In order to shape resistant matter, such as stone or hardwood, you might think that you have to impose your ego to succeed. This impression arises from the common approach to reality in occidental thinking and behavior.

Whereas in oriental thinking, the visible is an illusion, and man is not the center and goal of evolution. The visible is connected with the invisible - the infinite.

You can contact the infinite through meditation. Sculpture is, for me, a form of meditation; a communication between the tangible and the illusory.

I am not trying to make pieces of art, primarily; or to invent a new and original style. In a constant dialogue with clay, wood and stone, I seek the right form.

Evoking, suggesting, without being subjected to appearances, caricatures and stereotypes; making sculpture is connecting your roots and the roots of mankind.

For me, sculpting is also contacting the mineral and vegetable kingdoms; a very elemental process. I think that so-called "primitive" art is very close to these kingdoms. Here, art is mostly an incantation, and an exorcism of the void.

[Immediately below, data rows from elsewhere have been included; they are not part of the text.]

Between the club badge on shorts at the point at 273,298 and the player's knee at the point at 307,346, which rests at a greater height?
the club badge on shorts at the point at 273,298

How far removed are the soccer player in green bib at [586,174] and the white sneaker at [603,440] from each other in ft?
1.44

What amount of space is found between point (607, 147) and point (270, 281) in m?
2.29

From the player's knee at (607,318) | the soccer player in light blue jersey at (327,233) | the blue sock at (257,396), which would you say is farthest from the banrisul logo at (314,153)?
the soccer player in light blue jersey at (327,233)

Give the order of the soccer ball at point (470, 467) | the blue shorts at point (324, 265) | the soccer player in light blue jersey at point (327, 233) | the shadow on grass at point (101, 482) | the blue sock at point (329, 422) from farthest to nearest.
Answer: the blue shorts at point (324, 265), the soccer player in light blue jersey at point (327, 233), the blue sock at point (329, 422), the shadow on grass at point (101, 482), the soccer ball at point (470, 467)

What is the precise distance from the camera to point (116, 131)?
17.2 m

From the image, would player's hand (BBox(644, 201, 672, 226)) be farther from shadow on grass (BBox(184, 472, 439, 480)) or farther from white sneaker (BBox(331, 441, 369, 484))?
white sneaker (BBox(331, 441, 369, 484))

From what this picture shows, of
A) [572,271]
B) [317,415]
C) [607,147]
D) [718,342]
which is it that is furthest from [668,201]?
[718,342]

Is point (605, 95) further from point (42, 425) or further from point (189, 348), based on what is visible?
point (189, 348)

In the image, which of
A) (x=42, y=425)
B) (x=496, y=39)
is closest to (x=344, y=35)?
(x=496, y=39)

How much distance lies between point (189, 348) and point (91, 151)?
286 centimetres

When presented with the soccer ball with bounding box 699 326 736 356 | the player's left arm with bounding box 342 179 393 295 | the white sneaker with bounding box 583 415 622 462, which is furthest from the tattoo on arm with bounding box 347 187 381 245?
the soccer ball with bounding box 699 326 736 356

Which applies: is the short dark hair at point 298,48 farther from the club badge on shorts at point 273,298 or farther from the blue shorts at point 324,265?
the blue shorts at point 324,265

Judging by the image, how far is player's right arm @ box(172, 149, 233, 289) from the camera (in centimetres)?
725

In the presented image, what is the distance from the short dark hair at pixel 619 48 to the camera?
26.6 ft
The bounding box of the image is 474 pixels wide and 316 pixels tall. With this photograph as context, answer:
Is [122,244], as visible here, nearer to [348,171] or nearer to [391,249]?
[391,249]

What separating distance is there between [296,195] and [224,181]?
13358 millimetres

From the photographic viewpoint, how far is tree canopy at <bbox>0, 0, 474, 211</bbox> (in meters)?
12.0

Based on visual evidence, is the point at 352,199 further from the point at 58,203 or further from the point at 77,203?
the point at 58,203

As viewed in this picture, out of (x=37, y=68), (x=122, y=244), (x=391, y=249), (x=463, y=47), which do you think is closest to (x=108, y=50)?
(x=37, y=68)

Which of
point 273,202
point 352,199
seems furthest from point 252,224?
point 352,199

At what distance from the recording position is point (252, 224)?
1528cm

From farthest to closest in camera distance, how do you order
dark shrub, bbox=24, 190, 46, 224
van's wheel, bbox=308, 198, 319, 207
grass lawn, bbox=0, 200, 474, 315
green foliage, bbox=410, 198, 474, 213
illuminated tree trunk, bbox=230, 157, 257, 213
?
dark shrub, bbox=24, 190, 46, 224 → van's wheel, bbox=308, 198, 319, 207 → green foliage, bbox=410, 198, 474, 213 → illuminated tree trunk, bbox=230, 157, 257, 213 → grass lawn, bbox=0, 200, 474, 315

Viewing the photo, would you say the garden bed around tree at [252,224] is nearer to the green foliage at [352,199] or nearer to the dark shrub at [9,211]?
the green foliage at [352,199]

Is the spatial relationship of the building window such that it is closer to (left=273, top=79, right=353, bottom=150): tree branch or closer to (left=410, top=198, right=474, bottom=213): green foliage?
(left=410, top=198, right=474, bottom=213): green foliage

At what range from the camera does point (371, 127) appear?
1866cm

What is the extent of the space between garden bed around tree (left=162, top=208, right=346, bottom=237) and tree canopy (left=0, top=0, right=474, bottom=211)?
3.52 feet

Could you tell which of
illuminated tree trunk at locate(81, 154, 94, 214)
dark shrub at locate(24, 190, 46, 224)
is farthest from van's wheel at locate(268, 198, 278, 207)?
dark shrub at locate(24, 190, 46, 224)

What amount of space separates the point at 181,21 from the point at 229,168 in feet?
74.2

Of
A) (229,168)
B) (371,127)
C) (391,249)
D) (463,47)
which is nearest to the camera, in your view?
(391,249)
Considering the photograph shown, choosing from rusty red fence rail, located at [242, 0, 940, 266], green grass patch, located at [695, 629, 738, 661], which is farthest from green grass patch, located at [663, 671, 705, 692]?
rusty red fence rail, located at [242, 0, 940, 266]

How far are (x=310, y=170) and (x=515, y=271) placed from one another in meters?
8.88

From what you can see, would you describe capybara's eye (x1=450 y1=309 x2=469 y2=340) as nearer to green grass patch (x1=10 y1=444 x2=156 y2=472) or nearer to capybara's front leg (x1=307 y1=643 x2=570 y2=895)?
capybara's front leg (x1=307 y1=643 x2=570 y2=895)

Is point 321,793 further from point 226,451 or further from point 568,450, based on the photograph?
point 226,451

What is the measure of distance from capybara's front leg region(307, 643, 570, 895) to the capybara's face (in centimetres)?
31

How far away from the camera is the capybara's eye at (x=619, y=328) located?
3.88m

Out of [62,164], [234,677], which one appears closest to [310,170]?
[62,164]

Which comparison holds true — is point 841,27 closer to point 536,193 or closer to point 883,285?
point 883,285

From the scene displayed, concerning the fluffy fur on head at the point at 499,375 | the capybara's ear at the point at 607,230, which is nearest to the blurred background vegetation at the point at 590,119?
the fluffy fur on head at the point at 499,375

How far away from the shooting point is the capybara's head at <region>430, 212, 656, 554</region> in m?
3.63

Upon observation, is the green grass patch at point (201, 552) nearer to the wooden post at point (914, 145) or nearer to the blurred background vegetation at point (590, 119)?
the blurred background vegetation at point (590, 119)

Finding the right form has, for me, the same function. Though many seem serene, these sculptures are silence in action, against the void.

- Henk van Straaten




Review by collector Bruno Burklin, New York -

With soulful irony Henk van Straaten has crafted wood, stone and bronze with such sublime tenderness.

Born in the Netherlands in 1935, he currently works from his studio on a farm in southern France. His working aesthetic, sometimes reminiscent of Henry Moore or Brancusi, is eloquently distinguished from them by his own more figurative yet whimsical re-scaling of the human form. An ironic sense of humor has infused his work with unabashed joy and wonder.

The reclining nudes have a blissful and often proud serenity. Although formed in stone, colors and textures glow warmly, while angles and curves blend in a comfortable harmony. The figures are rendered with monumental massiveness yet many seem gracefully fluent with the lightness of laughter.